> PROBLEMS AND TASKS:
(a) From the Jira comment on the Hive Parquet issue, reproduce the stretch from "Next I wrote" through "metadata = pq.read_table('day_01.snappy.parquet')".
(b) Translate this sentence from the Jira comment on the Hive Parquet issue into Spanish: "Next I wrote some Python code to analyze the metadata inside the PARQUET file."
(c) Summarize the Jira comment on the Hive Parquet issue in two sentences.

>> Begin PAGE

[jira] [Commented] (HIVE-24066) Hive query on parquet data should identify if column is not present in file schema and show NULL value instead of Exception

Chao Gao (Jira) Sun, 25 Oct 2020 23:39:41 -0700


    [ 
https://issues.apache.org/jira/browse/HIVE-24066?page=com.atlassian.jira.plugin.system.issuetabpanels:comment-tabpanel&focusedCommentId=17220516#comment-17220516
 ]


Chao Gao commented on HIVE-24066:
---------------------------------

Next I wrote some Python code to analyze the metadata inside the PARQUET file.
{code:java}
>>> import pyarrow.parquet as pq
>>>
>>> metadata = pq.read_table('day_01.snappy.parquet')
>>> print(metadata.schema)
context: struct<app: struct<build: string, name: string, namespace: string, 
version: string>, device: struct<adTrackingEnabled: bool, advertisingId: 
string, id: string, manufacturer: string, model: string, name: string>, 
library: struct<name: string, version: string>, locale: string, network: 
struct<bluetooth: bool, carrier: string, cellular: bool, wifi: bool>, screen: 
struct<density: double, height: int64, width: int64>, timezone: string, 
userAgent: string>
......

>> End PAGE
>> Begin DATASET ENTRIES

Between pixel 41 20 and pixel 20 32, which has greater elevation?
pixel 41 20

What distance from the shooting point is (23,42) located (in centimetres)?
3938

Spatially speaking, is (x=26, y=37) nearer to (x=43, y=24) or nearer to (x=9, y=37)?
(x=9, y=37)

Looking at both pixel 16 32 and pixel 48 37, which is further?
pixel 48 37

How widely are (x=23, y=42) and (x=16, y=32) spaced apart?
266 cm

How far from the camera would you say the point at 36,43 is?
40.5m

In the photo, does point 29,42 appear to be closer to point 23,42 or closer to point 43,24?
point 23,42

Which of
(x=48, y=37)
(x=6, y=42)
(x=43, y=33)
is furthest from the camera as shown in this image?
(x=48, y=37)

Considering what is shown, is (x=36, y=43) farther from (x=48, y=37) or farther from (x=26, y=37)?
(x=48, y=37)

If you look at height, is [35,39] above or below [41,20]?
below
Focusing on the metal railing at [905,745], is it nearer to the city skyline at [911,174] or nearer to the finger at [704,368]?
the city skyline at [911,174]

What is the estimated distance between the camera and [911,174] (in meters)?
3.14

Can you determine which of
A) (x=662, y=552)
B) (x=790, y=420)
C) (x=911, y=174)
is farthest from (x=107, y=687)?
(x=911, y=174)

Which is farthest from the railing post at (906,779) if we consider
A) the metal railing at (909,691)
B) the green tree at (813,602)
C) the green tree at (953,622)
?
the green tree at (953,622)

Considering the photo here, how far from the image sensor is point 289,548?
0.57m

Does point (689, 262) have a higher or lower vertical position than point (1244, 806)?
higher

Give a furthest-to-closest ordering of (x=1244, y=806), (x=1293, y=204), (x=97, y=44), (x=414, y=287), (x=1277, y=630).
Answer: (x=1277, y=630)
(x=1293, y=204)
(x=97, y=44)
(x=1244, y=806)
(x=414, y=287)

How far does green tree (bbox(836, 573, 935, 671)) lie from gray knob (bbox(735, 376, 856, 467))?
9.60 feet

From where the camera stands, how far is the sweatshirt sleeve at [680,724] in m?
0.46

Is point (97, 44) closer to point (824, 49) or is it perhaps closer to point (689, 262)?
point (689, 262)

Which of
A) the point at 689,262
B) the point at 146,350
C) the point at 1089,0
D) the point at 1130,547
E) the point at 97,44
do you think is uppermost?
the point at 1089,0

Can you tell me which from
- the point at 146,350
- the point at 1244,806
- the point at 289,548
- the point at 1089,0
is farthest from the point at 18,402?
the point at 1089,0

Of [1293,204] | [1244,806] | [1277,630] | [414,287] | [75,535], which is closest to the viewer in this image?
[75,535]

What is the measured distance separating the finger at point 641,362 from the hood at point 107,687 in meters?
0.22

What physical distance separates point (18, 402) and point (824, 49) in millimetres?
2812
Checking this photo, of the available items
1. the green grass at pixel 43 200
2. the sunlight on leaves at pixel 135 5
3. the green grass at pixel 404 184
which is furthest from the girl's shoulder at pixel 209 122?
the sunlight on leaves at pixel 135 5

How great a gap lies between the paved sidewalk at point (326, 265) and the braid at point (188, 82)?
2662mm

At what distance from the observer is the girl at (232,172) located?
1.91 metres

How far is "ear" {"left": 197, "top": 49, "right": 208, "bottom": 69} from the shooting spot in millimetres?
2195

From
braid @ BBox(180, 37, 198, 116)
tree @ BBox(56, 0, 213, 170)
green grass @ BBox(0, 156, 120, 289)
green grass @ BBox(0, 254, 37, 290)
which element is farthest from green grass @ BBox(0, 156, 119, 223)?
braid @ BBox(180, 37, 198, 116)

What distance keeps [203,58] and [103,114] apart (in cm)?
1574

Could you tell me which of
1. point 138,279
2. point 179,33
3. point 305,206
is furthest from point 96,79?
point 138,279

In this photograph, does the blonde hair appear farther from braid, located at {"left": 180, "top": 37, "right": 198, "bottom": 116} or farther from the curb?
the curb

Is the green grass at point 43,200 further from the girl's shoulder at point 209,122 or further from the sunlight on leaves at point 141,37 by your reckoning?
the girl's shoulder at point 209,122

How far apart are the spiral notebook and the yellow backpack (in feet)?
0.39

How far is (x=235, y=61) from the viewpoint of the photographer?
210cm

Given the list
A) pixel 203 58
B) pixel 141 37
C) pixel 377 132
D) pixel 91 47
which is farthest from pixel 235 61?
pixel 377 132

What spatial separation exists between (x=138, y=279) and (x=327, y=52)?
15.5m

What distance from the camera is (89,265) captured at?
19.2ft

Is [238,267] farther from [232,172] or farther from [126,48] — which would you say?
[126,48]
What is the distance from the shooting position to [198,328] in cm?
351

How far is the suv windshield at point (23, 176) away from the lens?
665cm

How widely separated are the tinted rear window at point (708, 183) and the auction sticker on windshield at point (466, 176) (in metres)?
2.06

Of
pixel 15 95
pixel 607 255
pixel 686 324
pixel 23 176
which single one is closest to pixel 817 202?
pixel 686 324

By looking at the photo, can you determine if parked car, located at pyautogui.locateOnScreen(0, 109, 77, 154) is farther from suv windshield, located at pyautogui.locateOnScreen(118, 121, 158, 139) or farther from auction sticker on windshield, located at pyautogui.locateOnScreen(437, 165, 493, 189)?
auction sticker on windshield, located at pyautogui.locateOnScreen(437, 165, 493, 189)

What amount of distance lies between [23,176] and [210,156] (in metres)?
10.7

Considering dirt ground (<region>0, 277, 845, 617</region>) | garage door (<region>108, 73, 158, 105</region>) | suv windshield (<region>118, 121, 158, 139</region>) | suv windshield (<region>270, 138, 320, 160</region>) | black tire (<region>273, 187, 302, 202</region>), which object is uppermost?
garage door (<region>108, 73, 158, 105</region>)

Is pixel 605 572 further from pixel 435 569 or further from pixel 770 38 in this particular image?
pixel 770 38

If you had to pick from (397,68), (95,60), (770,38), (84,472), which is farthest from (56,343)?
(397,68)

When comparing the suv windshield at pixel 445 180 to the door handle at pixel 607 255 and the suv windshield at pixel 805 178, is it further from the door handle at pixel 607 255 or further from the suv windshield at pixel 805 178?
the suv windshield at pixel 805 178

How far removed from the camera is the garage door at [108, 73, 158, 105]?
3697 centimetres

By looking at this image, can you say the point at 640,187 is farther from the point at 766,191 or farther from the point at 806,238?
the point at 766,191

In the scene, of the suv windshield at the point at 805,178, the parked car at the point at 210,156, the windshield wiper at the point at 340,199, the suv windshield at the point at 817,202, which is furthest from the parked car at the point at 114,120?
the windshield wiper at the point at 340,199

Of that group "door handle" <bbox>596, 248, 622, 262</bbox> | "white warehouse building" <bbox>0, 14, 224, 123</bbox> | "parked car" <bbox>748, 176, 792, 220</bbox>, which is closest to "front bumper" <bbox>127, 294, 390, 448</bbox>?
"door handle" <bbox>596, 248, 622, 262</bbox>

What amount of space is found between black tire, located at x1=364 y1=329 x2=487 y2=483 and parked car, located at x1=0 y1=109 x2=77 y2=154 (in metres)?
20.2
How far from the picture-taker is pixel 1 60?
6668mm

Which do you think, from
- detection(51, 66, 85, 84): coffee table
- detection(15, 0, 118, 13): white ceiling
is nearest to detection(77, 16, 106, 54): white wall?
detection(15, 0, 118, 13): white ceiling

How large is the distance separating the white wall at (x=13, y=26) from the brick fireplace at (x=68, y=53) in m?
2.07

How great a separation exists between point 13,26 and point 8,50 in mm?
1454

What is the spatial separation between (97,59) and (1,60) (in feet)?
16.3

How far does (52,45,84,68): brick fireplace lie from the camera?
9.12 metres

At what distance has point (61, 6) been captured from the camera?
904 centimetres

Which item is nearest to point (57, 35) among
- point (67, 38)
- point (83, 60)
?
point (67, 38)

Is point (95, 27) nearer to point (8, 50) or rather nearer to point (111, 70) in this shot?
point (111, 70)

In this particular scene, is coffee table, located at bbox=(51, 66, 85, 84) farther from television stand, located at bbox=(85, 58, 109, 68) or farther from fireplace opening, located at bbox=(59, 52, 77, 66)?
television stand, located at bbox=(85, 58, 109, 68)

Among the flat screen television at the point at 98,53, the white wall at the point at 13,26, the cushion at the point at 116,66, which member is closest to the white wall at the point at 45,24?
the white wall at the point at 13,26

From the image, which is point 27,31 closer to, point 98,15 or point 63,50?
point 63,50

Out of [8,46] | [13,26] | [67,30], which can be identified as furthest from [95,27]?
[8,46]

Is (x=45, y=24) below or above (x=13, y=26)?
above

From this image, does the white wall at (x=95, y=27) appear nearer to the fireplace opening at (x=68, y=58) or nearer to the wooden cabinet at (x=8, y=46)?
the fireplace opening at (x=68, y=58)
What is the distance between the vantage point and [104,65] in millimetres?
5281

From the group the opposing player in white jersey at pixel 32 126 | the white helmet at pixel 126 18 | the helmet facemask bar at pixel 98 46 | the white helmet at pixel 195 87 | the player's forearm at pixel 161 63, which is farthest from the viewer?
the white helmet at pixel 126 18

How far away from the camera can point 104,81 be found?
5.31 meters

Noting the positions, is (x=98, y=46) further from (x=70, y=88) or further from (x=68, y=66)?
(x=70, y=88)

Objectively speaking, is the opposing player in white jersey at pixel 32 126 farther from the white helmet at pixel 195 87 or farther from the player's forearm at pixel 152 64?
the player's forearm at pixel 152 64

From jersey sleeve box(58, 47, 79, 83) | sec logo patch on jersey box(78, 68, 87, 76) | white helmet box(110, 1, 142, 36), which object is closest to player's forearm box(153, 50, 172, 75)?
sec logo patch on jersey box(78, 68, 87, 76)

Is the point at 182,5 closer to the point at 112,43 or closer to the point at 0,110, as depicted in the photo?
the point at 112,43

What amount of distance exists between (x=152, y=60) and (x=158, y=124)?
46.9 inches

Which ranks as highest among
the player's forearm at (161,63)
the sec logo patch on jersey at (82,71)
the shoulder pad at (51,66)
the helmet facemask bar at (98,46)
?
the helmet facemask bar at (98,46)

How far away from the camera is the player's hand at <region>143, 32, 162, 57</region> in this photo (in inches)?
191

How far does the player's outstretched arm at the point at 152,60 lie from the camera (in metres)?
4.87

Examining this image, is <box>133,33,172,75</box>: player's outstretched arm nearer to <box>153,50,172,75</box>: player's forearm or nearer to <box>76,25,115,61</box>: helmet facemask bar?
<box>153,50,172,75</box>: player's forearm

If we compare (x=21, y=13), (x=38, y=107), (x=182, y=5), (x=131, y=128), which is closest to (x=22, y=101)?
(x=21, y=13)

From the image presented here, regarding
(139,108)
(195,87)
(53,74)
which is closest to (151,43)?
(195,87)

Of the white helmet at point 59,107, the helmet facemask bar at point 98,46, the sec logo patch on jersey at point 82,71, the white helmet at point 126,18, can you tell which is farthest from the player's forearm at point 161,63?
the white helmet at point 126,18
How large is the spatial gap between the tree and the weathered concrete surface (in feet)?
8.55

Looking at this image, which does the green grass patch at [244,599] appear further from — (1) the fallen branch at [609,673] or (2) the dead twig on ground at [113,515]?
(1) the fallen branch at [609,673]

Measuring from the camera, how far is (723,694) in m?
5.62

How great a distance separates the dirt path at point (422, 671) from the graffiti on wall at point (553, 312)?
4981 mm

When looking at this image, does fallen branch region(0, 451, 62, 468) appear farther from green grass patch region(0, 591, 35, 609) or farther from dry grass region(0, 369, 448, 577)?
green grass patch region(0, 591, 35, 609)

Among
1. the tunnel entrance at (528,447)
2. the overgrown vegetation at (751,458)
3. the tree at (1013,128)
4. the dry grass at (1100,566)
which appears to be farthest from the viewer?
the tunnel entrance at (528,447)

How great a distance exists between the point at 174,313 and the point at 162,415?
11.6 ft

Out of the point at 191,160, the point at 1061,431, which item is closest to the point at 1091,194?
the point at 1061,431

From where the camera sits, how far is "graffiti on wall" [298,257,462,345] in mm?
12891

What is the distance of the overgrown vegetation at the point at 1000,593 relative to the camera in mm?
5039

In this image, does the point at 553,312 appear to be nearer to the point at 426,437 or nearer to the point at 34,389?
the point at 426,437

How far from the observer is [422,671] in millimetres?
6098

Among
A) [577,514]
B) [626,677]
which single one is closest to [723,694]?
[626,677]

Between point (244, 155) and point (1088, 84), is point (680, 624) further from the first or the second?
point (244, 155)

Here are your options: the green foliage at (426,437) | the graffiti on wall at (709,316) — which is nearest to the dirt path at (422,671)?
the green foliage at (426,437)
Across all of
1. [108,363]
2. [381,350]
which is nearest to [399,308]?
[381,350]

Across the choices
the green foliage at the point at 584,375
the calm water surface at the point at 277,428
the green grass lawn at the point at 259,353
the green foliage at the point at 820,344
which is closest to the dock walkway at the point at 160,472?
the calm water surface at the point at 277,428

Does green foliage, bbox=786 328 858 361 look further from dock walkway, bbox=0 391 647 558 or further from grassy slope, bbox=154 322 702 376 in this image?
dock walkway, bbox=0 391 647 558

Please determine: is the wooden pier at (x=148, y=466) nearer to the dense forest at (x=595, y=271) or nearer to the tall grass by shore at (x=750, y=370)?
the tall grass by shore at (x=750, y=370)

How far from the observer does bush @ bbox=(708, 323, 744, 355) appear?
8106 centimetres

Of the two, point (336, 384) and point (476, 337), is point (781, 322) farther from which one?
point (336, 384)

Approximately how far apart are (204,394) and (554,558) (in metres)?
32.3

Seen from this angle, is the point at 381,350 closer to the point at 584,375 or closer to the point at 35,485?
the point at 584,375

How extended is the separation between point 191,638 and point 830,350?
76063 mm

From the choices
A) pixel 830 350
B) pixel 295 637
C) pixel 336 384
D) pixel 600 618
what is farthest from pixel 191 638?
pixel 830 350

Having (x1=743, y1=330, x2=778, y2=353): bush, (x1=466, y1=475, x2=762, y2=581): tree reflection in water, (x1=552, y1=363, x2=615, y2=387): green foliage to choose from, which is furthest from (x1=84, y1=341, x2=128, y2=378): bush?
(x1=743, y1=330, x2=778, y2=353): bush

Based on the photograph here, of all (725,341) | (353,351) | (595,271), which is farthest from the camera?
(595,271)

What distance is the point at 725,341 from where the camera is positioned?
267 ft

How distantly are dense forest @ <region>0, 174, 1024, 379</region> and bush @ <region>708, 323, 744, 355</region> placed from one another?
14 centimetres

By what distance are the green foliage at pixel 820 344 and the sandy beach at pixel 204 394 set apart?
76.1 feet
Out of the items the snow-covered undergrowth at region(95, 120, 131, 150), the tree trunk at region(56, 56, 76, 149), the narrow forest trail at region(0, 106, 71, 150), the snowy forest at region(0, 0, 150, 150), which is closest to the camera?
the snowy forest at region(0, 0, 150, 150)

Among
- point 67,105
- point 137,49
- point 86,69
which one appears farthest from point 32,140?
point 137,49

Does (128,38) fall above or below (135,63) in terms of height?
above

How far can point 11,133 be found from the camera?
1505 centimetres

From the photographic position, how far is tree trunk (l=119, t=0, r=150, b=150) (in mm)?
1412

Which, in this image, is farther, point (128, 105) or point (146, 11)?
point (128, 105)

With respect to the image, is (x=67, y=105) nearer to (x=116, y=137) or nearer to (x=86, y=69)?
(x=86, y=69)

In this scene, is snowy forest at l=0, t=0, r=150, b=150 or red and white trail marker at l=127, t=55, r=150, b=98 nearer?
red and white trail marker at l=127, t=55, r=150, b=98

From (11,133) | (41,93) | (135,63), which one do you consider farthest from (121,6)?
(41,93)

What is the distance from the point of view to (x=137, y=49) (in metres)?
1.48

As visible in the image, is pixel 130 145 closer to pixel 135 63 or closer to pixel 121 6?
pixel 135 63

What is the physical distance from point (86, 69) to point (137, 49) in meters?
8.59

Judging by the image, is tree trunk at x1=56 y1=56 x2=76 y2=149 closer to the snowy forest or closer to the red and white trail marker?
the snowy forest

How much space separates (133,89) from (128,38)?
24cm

>> End DATASET ENTRIES

> TASK-BY-TASK RESULTS:
(a)
Next I wrote some Python code to analyze the metadata inside the PARQUET file.
{code:java}
>>> import pyarrow.parquet as pq
>>>
>>> metadata = pq.read_table('day_01.snappy.parquet')

(b) A continuación escribí algo de código en Python para analizar los metadatos dentro del archivo PARQUET.

(c) Chao Gao commented on HIVE-24066, an issue asking that a Hive query on Parquet data show a NULL value instead of an exception when a column is not present in the file schema, and wrote Python code to analyze the metadata inside a Parquet file. Using pyarrow, the code reads day_01.snappy.parquet and prints its schema, which shows a context struct with fields including app, device, library, locale, network, screen, timezone, and userAgent.